If you sometimes feel, as the Hebrew prophets Elijah and Jonah did, like going into a barren place, lying down under a tree, and saying, "I have had enough Lord....I want to die," Sharon Welch's A Feminist Ethic of Risk is for you. This insightful book calls middle-class Euro-American peoples who are engaged in the struggle for justice and peace to conversion from "cultured despair."
Welch--feminist liberation theologian and professor at Harvard Divinity School--diagnoses the roots of this problem in a broad-based political, philosophical, and theological "ethic of control." In counterpoint to such a deformative ethic, she proposes an alternative "ethic of risk," drawn from the example and stories of African-American women.

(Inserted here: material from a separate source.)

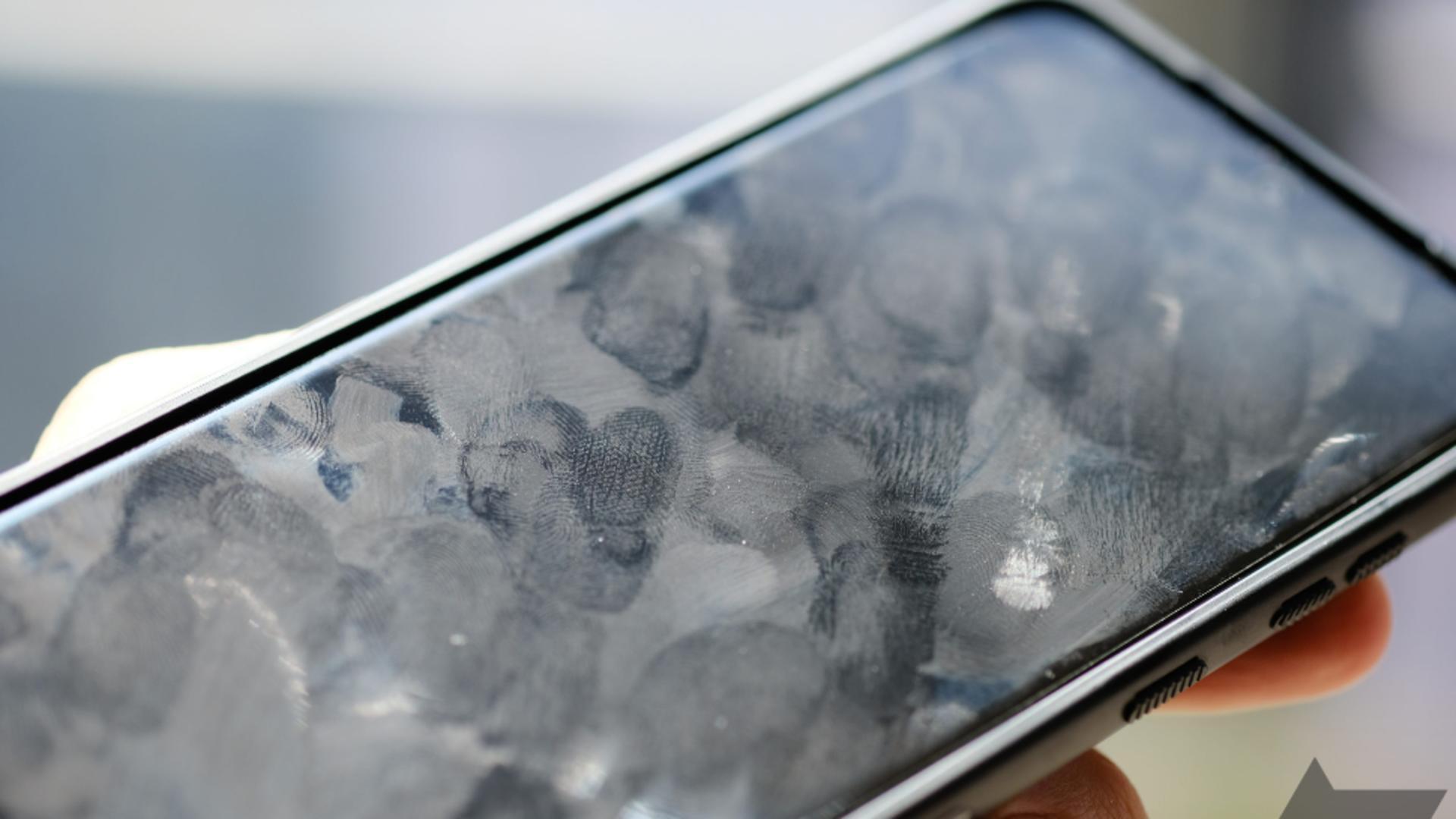 """Telefonul mobil, """"purtător"""" de microbi. Foto/androidpolice.com"""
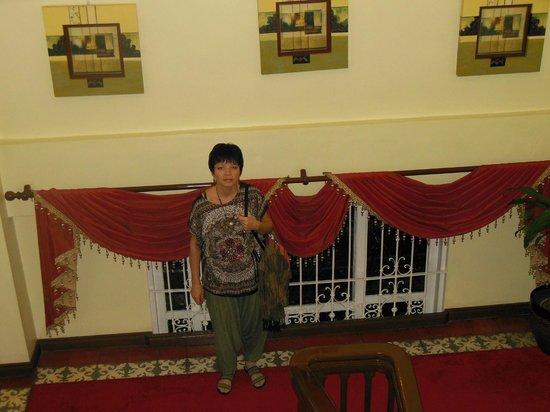 White Knight Hotel Intramuros : лестничная площадка отеля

In the first of three sections of the book, Welch challenges the equating of good or responsible action with the ability to take decisive and effective measures to carry out one's intentions. It is no surprise that this win-lose mentality is foundational to American national security policy with its quest for absolute invulnerabilty through nuclear strategy. It also informs moral and political philosophy, evidenced by Reagan's unquestioning confidence in the moral superiority of the "American way" (and Bush's further championship of the "new world order").
However, Welch's greatest wisdom lies in her exposure of the way non-poor justice workers (e.g. members of the peace movement) are driven by this same will to control the endgame. When desired results aren't forthcoming, despair and cynicism creep in.